このため、研究チームでは、ナノワイヤを規則的に配列した状態で成長させる方法を探しているところです。最近の成果としては、幅200nm程度の間隔で格子状のパターンをつけた窒化シリコンのマスク層を基板上に設けることにより、非常に規則的に並んだワイヤが選択的に成長できることが分かってきたといいます。

幅広い分野で進む応用研究

GaNナノワイヤの用途は光源だけにとどまらず、様々な分野に応用可能です。GaNには、高温の影響を受けにくい特性があるため、これを利用した高出力デバイスへの応用研究も行われています。例えば、ナノワイヤを使った電界効果トランジスタ(FET)に関して、電荷輸送特性を精密に測定する研究が進められています。また、GaNナノワイヤが持っている機械的ロバスト性を発振器に応用する研究もあります。

ナノワイヤの森 (Image courtesy of NIST)

機械的な品質が高く、質量が微小であるというナノワイヤの特性を組み合わせることで、アトグラム以下の領域での質量検知に応用する方法も検討されています。PMLとコロラド大学の共同研究チームでは、この方法でおよそ0.01アトグラムあるいは数10ゼプトグラムの感度が出せると推定(ウイルス1個分の質量がおよそ1アトグラム、即ち10の18乗分の1グラム)。このスケールでの質量を直接測定する方法は、まだありません。

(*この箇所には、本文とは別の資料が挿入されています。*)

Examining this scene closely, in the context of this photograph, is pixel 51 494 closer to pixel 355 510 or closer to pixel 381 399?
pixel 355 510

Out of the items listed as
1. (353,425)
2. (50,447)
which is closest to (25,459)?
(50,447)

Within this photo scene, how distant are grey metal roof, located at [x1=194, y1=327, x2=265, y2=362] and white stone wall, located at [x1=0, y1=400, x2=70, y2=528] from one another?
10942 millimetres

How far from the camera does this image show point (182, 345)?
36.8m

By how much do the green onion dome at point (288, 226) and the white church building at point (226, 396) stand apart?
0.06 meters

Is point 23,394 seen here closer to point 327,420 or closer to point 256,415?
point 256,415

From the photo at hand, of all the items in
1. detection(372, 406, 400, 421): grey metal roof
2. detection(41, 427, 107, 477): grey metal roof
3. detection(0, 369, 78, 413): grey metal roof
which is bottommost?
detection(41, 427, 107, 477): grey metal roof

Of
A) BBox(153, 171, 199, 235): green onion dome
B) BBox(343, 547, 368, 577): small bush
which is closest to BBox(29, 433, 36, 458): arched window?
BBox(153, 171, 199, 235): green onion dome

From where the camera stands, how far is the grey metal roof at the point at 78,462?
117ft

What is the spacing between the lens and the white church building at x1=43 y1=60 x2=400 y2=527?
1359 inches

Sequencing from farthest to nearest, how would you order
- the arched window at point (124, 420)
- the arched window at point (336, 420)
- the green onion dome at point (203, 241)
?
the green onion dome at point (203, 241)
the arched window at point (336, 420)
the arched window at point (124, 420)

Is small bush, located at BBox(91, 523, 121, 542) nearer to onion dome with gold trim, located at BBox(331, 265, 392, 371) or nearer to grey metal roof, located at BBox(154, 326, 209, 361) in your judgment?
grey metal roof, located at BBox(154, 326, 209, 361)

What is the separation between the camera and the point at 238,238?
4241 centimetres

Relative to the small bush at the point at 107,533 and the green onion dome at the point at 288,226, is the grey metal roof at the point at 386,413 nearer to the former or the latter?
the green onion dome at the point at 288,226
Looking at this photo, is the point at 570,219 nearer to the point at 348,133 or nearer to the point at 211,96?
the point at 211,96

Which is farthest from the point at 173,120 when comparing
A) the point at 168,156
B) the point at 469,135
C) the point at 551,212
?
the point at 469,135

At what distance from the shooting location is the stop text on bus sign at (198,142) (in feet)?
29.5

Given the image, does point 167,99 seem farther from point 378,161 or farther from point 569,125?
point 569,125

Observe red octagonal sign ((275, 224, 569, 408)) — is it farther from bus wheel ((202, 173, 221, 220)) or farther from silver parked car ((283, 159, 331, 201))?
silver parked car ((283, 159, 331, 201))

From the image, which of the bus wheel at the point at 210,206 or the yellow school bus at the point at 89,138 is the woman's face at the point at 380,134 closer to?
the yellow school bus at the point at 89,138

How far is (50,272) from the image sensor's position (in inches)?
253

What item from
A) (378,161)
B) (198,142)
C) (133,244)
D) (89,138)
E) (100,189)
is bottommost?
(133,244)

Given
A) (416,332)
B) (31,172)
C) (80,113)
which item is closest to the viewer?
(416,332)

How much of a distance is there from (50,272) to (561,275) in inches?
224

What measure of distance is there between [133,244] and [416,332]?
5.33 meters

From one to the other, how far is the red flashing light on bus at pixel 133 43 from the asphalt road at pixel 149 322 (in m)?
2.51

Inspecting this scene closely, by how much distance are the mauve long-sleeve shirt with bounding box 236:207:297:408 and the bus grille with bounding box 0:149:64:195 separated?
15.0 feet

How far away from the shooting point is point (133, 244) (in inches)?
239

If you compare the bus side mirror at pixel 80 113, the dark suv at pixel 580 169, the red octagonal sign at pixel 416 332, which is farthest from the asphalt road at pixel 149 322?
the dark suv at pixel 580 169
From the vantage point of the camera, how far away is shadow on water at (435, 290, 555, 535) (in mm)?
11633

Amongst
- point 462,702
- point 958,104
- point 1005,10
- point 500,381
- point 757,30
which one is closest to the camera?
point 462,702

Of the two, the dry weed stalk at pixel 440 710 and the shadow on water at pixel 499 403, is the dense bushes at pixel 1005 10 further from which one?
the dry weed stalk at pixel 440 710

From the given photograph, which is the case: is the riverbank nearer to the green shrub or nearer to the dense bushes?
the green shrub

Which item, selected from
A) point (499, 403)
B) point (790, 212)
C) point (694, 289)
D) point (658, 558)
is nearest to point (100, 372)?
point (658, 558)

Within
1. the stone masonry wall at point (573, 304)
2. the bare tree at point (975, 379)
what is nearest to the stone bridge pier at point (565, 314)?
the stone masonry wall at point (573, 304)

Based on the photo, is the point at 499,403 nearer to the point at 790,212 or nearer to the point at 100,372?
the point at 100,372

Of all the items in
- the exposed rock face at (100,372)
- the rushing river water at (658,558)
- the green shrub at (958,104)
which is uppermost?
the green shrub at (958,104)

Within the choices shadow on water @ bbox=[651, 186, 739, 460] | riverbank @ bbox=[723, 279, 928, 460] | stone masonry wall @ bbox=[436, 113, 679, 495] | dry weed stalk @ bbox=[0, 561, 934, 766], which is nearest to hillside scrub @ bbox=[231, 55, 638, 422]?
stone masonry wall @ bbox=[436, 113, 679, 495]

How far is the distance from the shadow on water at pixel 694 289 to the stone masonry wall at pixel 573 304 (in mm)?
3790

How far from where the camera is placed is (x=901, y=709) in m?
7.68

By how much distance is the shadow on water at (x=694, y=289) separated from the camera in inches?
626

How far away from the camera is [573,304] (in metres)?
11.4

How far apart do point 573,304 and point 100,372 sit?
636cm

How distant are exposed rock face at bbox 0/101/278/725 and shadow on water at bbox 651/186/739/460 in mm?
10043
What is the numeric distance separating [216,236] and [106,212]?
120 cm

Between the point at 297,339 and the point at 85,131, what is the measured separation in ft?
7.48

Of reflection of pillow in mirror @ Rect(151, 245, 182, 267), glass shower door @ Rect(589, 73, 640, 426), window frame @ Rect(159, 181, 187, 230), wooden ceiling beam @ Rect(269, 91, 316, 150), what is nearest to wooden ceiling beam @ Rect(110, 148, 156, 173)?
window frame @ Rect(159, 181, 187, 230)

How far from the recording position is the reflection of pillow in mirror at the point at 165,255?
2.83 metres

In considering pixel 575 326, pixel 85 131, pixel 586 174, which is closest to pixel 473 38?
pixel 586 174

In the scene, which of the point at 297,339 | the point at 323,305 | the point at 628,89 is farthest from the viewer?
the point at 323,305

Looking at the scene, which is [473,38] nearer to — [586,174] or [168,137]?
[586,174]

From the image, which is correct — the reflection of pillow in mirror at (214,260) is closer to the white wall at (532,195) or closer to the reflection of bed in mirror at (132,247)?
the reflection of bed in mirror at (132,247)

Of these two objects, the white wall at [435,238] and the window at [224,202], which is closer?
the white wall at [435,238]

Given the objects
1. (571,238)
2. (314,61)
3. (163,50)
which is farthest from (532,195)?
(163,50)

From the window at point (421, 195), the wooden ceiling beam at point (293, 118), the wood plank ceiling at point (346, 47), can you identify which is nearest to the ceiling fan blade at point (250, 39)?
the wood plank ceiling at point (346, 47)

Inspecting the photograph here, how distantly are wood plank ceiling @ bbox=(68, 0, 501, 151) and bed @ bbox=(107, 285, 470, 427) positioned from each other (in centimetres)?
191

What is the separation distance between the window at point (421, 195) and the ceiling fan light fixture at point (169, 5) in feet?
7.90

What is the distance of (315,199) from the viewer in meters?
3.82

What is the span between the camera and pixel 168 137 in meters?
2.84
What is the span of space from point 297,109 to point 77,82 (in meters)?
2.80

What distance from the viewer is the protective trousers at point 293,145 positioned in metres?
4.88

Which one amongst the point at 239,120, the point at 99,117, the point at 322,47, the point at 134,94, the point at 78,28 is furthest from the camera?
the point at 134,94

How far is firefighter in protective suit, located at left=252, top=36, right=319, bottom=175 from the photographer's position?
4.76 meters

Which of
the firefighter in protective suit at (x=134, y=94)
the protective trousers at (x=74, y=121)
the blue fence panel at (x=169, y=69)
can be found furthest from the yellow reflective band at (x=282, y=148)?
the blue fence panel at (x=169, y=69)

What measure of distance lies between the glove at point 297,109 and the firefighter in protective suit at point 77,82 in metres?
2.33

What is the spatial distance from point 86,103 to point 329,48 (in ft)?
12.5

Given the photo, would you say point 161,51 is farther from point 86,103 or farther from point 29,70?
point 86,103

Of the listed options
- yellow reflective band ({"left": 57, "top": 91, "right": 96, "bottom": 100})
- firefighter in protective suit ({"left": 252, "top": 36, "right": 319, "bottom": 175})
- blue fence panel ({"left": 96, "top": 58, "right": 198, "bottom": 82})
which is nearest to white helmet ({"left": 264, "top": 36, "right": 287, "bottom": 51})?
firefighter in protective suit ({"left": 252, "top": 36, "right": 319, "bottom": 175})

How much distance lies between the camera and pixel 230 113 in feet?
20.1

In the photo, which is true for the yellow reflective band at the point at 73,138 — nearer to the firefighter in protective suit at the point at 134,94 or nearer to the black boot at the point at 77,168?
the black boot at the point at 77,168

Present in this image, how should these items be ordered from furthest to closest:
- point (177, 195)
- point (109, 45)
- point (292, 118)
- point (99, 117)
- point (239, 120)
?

GaNナノワイヤを探針とする新規の電気接触式多機能走査型プローブ装置の開発も期待されています。既存の近接場走査型光学顕微鏡(NSOM)では、開口径10~100nmの走査型光学探針(終端が先細形状になっている受動光学ファイバ)を用いますが、こうした探針は機械的・化学的に不安定であり、寿命が数時間から数日と短いのが問題。一方、GaNを探針に用いるNSOMでは、電気的接触による多機能化が可能となり、発光、光検出、原子間力顕微鏡法(AFM)、高周波AFMなどの機能を組み合わせられると考えられます。

また、GaNナノワイヤは化学センサ、バイオセンサ、ガスセンサなどの用途にも適しています。現在進行しているNISTのMaterial Measurement Laboratoryとの共同研究では、二酸化チタンのナノクラスタとGaNナノワイヤのタンデム構造を用いて、ベンゼンやトルエンのような芳香族化合物の検出が行われており、興味深いデータを得ているところだといいます。バイオセンサ関連の研究も、すでに一部が論文発表されています。